I realize these older track bikes can be hard to ID, but I thought I'd show this one to you guys anyway. It's a wood wheeled bike with the typical BSA bottom bracket setup, but it has these very thin "soda straw" seat stays which are an open hollow where they're brazed onto the binder. Has a rear hub on which I can only make out the word "reversable", but no second cog mounted, and a front hub which appears to be a Schwinn type high flange model, or something much like one. This bike was thrown away, probably because of the shattered rims, and so the price fell neatly within the scope of my budget at the time. Rear tire is a United States Racer. Any thoughts?


----------



## kccomet (Nov 13, 2011)

no idea who made it but cool bike that needs some tlc. i collect old racers if you want to sell it pm me with a price.... thanks


----------



## sailorbenjamin (Nov 13, 2011)

Wow.  I need to do some dumpster diving in your neighborhood.


----------



## barracuda (Nov 13, 2011)

I'm not getting rid of it at the moment, just hoping for any information. I still haven't seen another bike with the hollow ended tubes like this, and I thought it might be a distinctive characteristic.



sailorbenjamin said:


> Wow.  I need to do some dumpster diving in your neighborhood.
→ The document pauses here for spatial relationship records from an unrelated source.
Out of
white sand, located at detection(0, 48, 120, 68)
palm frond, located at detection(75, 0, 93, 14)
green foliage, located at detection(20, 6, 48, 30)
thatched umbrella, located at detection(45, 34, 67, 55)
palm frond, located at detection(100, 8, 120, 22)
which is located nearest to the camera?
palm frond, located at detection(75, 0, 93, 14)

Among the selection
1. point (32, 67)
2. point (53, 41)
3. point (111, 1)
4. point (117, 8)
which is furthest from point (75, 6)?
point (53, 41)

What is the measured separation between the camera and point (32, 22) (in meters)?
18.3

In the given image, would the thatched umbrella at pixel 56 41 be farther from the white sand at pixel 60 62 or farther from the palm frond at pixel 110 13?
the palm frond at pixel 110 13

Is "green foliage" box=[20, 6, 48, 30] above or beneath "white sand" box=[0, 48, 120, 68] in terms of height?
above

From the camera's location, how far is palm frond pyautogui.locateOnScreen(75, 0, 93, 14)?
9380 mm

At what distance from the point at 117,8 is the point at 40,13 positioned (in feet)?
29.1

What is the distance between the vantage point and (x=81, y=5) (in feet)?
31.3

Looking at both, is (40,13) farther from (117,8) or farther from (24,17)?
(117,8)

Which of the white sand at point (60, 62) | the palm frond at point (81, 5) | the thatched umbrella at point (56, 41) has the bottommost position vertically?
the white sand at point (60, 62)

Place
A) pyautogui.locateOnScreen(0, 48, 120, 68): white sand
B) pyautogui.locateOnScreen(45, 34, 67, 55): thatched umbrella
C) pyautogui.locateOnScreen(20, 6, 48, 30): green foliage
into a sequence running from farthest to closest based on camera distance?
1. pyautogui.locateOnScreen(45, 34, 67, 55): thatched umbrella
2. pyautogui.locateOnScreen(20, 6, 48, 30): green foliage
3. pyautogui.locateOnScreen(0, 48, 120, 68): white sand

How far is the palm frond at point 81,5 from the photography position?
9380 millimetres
If only such luck were a regular occurrance! But if you really do want to get into some serious scavenging, just between you and me I've always had good luck at the annual Santa Clara cleanup. "Another man's treasure", and a lot of it.


----------



## Rus Tea (Nov 14, 2011)

The stays are open since it would never see any kind of weather, nice skip tooth crank, looks like a 30's vintage durax?  With such slacked angles I'd imagine the bike to bre quiet old, perhaps a 6 day racer?   Have you had it apart?  I've found paper in the seattubes befoe, just above the BB, I imagine as a type of seal?  Maybe a clue there?  Nice track bike & a super find!


----------



## barracuda (Nov 15, 2011)

There's a six-day racer here which shows hollow stays. The writer there states, "One cool detail is the top of the chain stay’s are open, a collector once told me they did this to prove to the consumer that it was made of lightweight thin hollow tubes and not cheap thick wall tubes." I think your idea makes more sense.


----------



## curtis odom (Nov 16, 2011)

I would ask around the Classic Rendezvous site. The wheels are mismatched and the front hub looks to be Schwinn.
What a wonderful score.


----------



## Pb64 (Nov 23, 2011)

*Found in the discards*

Hi,

Look up Oscar Wastyn frames. The Wastyns were built in Chicago and built many of the pre-war Schwinn Paramounts. I straighten the seat stays on a Wastyn from about 1930 for a customer several years ago. I believe it also had open stay ends. It did have the pencil stays like yours.

PB


----------



## curtis odom (Nov 23, 2011)

This bike does not look like a Wastyn built bike to me, at least not one that they built for Schwinn. I thought all the prewar Paramount's had the fish mouth lugs?


----------



## barracuda (Nov 26, 2011)

I dreamed once that this was a Wastyn Paramount! But all the Wastyn Paramounts I have looked at appear to have cutout, slightly elaborated lugs:





"Fishmouth", yeah, that's the word.

Here's a shot of the open Wastyn stays:





This Pierce hasvery similar lugwork and headtube treatment as my bike:





From here: http://vintagetrackbikes-corbettclassics.blogspot.com/2010/06/1920s-pierce-track-racer-kramer.html


----------